The Retreat(92)
Julia crossed to the little tray of toiletries.
‘I thought my tampons had been going missing,’ she said in a low voice, picking one up. ‘This is the brand I use.’
She spotted something else: a cooler, the kind you’d take on a picnic. She lifted the lid. It contained a packet of ham, butter, slices of bread, a few apples.
‘All the food that’s gone missing,’ she said. ‘This is where it ended up. But who—?’
She hugged herself, trembling from the shock of discovering that someone had been living under her house, sneaking in and helping herself to things. Lurking in the walls. Listening. Watching.
Had she been there, listening, when Julia and I were in bed together?
I was about to tell her my theory about who it was when we heard a thump. It came from a point ahead of us.
‘We should go back up to the house, call the police,’ I whispered. I had already checked my phone and, unsurprisingly, found I had no reception down here.
‘No,’ Julia said. ‘I have to see. I have to.’
‘Okay.’ I took a deep breath.
We went through the door at the other end of the room and entered a short passage. At the far end was the metal door that had blocked our entry earlier. Behind us, an alcove. But something else grabbed our attention. Another door set into the stone wall.
Julia approached the door tentatively and turned the handle. It was locked.
To keep us out, or keep someone in?
Heart thumping, I crouched and put my eye to the keyhole. A light was on inside the room. I found myself looking at another mattress on the floor. There was something on the pillow. I blinked several times before I realised what I was looking at.
I stood up so fast that all the blood rushed to my head and I had to grab the handle to stay upright.
Julia was staring at me. ‘What is it?’
But all I could do was stare at her, unable to tell her what I’d seen.
Chapter 45
LILY – 2015
Lily felt herself being lifted and slung over someone’s shoulder, the person who had grabbed her from behind and gagged her with some kind of cloth, the person whose face she couldn’t see. Her arms were pinned by her sides and she tried to bite at the gag, but it was no good. She panicked, unable to breathe properly, before snorting air through her nose. They were heading along the road, away from the river and towards the woods.
Megan hurried along behind. Megan, who had been waiting in the bushes.
Lily knew her parents would have reached the spot where she’d been standing by now, that they’d be panicking, looking for her. They’d see Big Cat in the water and think she’d fallen in. Oh, why did she do that? She was such an idiot.
They reached the woods. She tried to punch the back of the person carrying her but she was too weak, the punches bouncing off, like fleas attacking an elephant. She wanted to scream but the gag prevented her from making any sort of noise except a strangled moan. They kept heading into the woods, along the path until they reached a clearing. There was a scary-looking hut. Lily struggled and felt something drop from her pocket. It was Little Cat. She made a desperate noise, hoping Megan would see that she’d dropped him and pick him up. But Megan stepped over the cat, eyes fixed on the path ahead, and they carried on across the clearing into the next wood.
They headed further along the path. Lily fought back tears, but clung to hope. Megan was here. It had to be some sort of game. A prank. Though she didn’t understand why Megan wasn’t smiling or laughing. Lily had never seen her friend look so deadly serious.
They stopped by a large tree with a silvery trunk, and the person carrying her dropped her roughly onto the damp ground.

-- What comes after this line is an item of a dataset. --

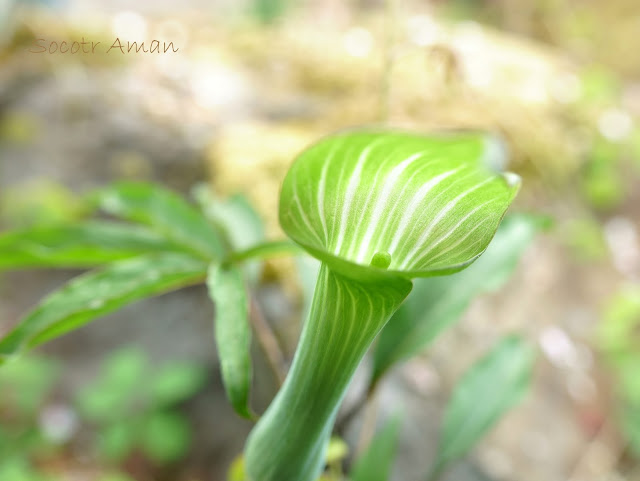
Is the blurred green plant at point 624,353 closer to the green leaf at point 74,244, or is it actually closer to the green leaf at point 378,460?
the green leaf at point 378,460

Lily stared up at him.
It was Jake.
Megan’s big brother was panting with the exertion of carrying her all that way. He looked to Megan, as if waiting for instructions. Lily reminded herself that even though Jake was a lot older and bigger than his sister, inside he was younger. Megan always bossed him around. Lily had no doubt that Megan was in charge here.

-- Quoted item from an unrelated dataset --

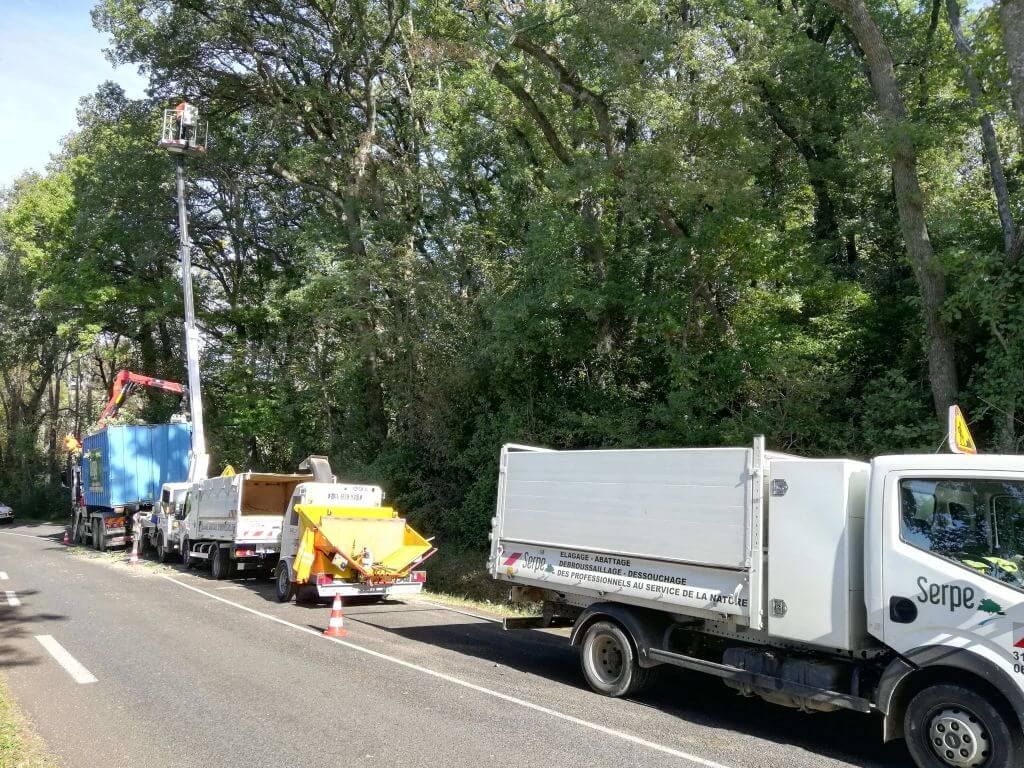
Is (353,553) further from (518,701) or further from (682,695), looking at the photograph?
(682,695)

With her arms free at last, Lily grabbed the gag and pulled it away from her mouth.
‘Don’t scream,’ Megan said, ‘or we’ll hurt you.’
This must be what it feels like to be in shock, Lily thought. This was her best friend. But the way Megan was looking at her now, it was as if she hated her.
No, it wasn’t hate in her eyes. It was fear. Fear and determination.
‘What are you doing?’ Lily asked.
‘We’re saving ourselves.’
‘From the Widow,’ Jake said.
Lily gawped at him, then at Megan. ‘But the Widow isn’t real.’
Megan leaned forward, hands on her thighs. ‘It’s 2015 now. The year of the Widow. She’s going to come to town to take a child unless another child is sacrificed. And Grandad said she likes children whose parents aren’t together. Like ours. Like us.’
Lily couldn’t believe what she was hearing. ‘Megan, it’s not real! It’s a made-up story.’
‘No. She’s real. You saw her, remember? You told me she said my name. She’ll come for me, unless I do something about it.’
Lily felt like she’d swallowed a giant ice cube. ‘But I made that up.’